Vamos ter um berbicacho

Marcelo sabe bem que está no momento mais periclitante, arriscado e duvidoso da sua passagem por Belém. As sondagens dão-lhe conforto, mas confirmam o seu presságio de Março deste ano.

Marcelo fez o que já se sabia que iria fazer. O anúncio da dissolução do Parlamento era mais do que evidente após a sua ameaça de dissolver o Parlamento em caso de chumbo do Orçamento e após a decisão do Conselho de Estado favorável à antecipação de eleições. A data que escolheu é a mais sensata: 30 de Janeiro está a meio caminho entre quem queria as eleições o mais rapidamente possível — a 16 de Janeiro — e quem as queria apenas em Fevereiro.

Ambas as opções eram tácticas: o primeiro cenário interessava aos partidos de esquerda, por este não ser, de todo, conveniente aos partidos de direita, e o segundo interessava apenas a quem pretende disputar a liderança do PSD e do CDS. Esta é a data que interessa mais ao país: evita que o Pai Natal também entre na campanha e dá tempo àqueles dois partidos para se recomporem.

Ninguém se portou bem neste processo, incluindo o Presidente.
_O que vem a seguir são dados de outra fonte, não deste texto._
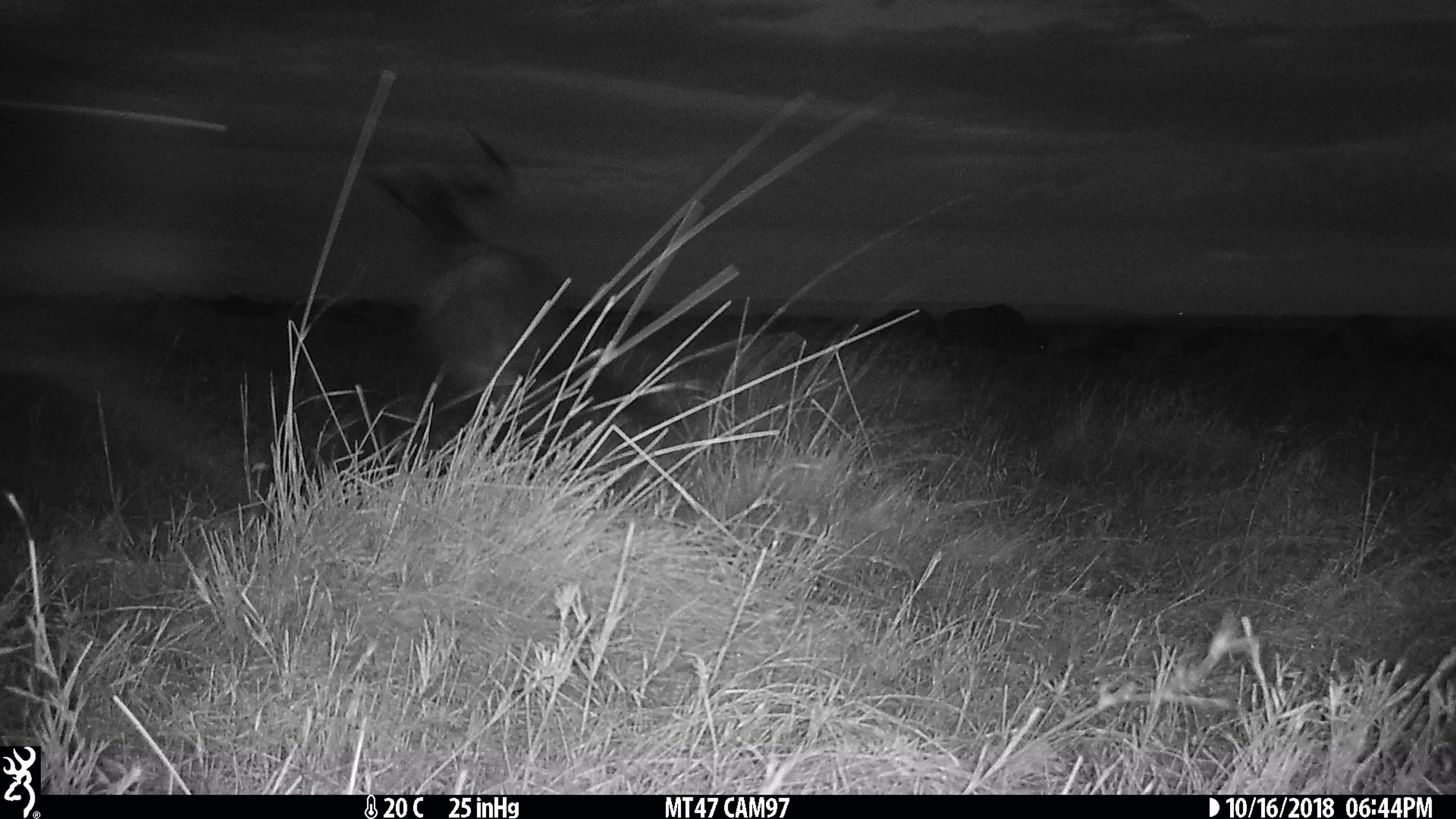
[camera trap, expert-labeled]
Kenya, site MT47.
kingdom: Animalia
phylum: Chordata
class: Mammalia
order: Artiodactyla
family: Bovidae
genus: Connochaetes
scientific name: Connochaetes taurinus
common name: blue wildebeest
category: wildebeest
Wildebeest (blue wildebeest) (Connochaetes taurinus).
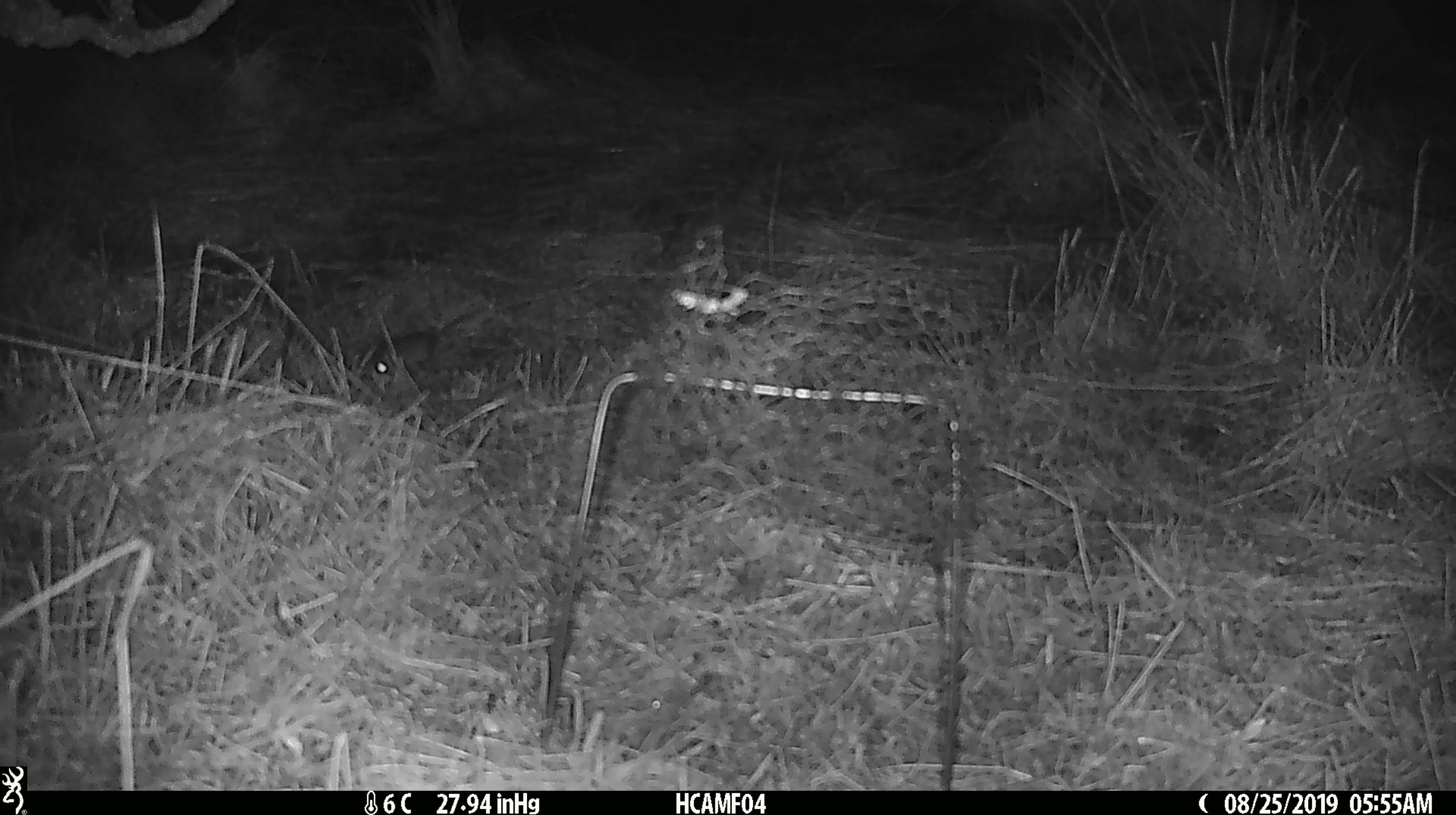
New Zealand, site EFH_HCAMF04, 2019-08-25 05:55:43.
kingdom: Animalia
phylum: Chordata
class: Mammalia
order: Rodentia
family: Muridae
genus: Mus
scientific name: Mus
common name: mouse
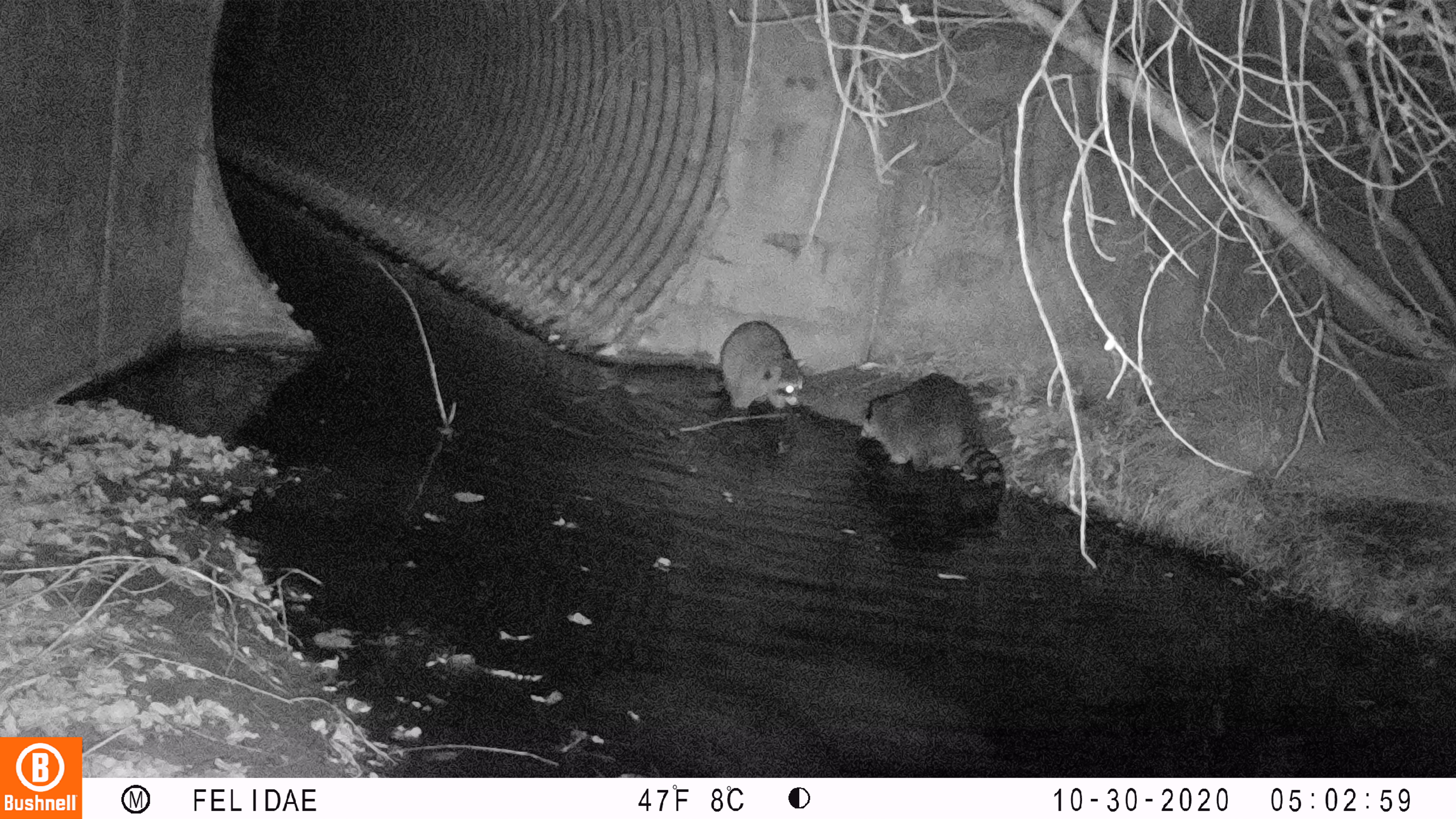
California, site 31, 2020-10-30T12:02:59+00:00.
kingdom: Animalia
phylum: Chordata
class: Mammalia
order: Carnivora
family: Procyonidae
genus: Procyon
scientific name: Procyon lotor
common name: raccoon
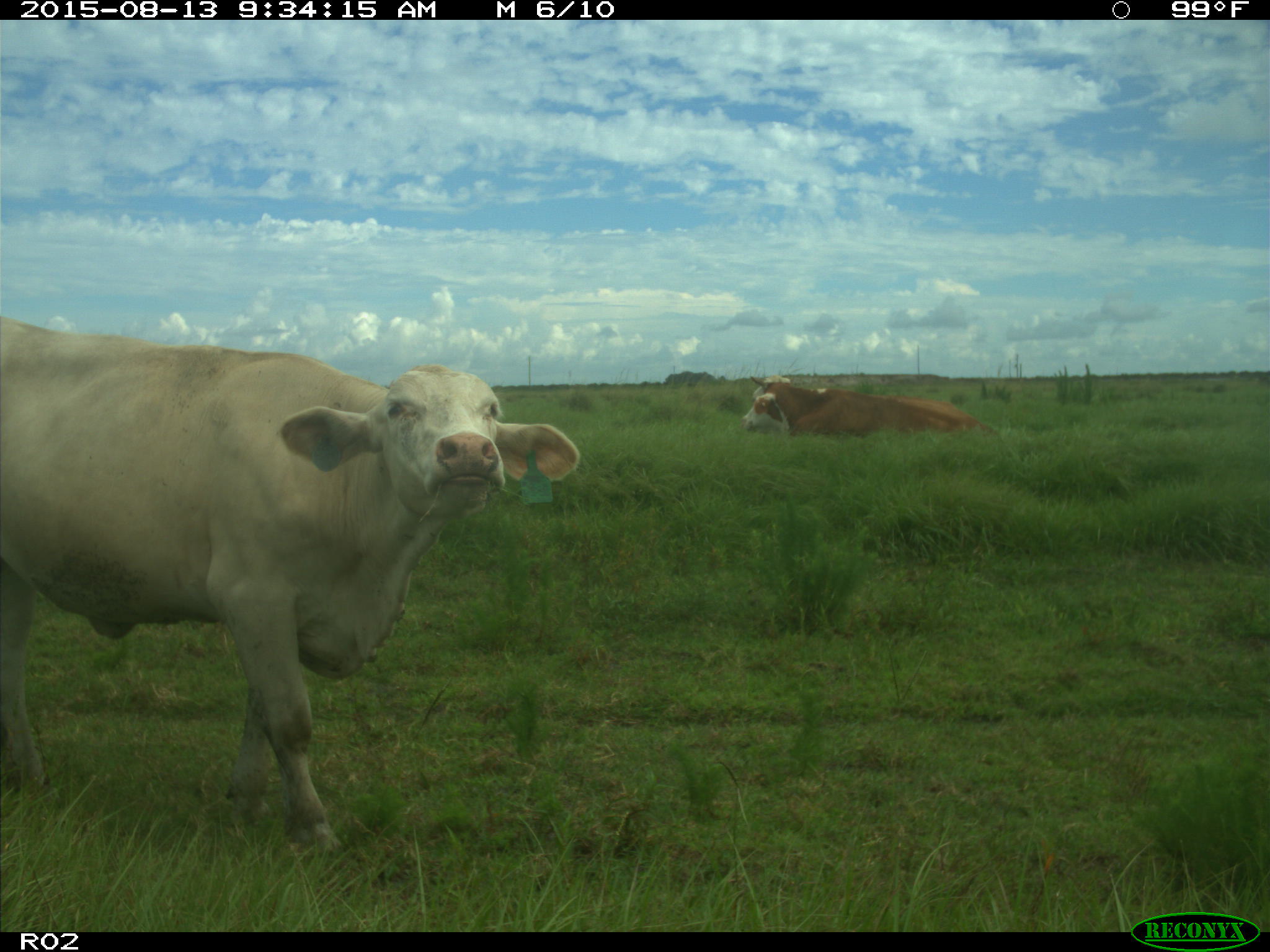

Há, antes, durante e depois do chumbo inédito de um Orçamento do Estado em democracia, uma tentação pelo hara-kiri do sistema político. O PS já não foi a tempo de disfarçar a sua arrogância e a sua base de apoio parlamentar extremou-se como nunca, sem esperar pelo debate na especialidade, misturando orçamento e legislação do trabalho, e o PSD e o CDS entraram numa espiral decadente e miudinha.

Rui Rio e Francisco Rodrigues dos Santos estão alinhados no mesmo propósito de evitar congressos ordinários nos seus partidos e de não correrem riscos de substituição. Se os partidos de esquerda queriam eleições logo, logo, para obterem ganhos na secretaria, Rio e Rodrigues dos Santos querem fazer o mesmo internamente. O primeiro vai voltar a insistir no conselho nacional de sábado que as directas do partido se realizem depois das legislativas. As eleições que ninguém queria, afinal, assustam toda a gente.

Marcelo sabe bem que está no momento mais periclitante, arriscado e duvidoso da sua passagem por Belém. As sondagens dão-lhe conforto, mas confirmam o seu presságio de Março deste ano. Dão-lhe conforto porque os inquiridos não queriam eleições, culpam os partidos de esquerda pela crise política, mas também acreditam que o PS será o provável vencedor das eleições e que não haverá uma maioria absoluta.

Por causa das coisas, o Presidente esclareceu-nos esta quinta-feira que se vive “um período de indefinição política” em termos globais e questionou até se haverá “ciclos estáveis no futuro próximo”. É verdade. Vamos ter um berbicacho.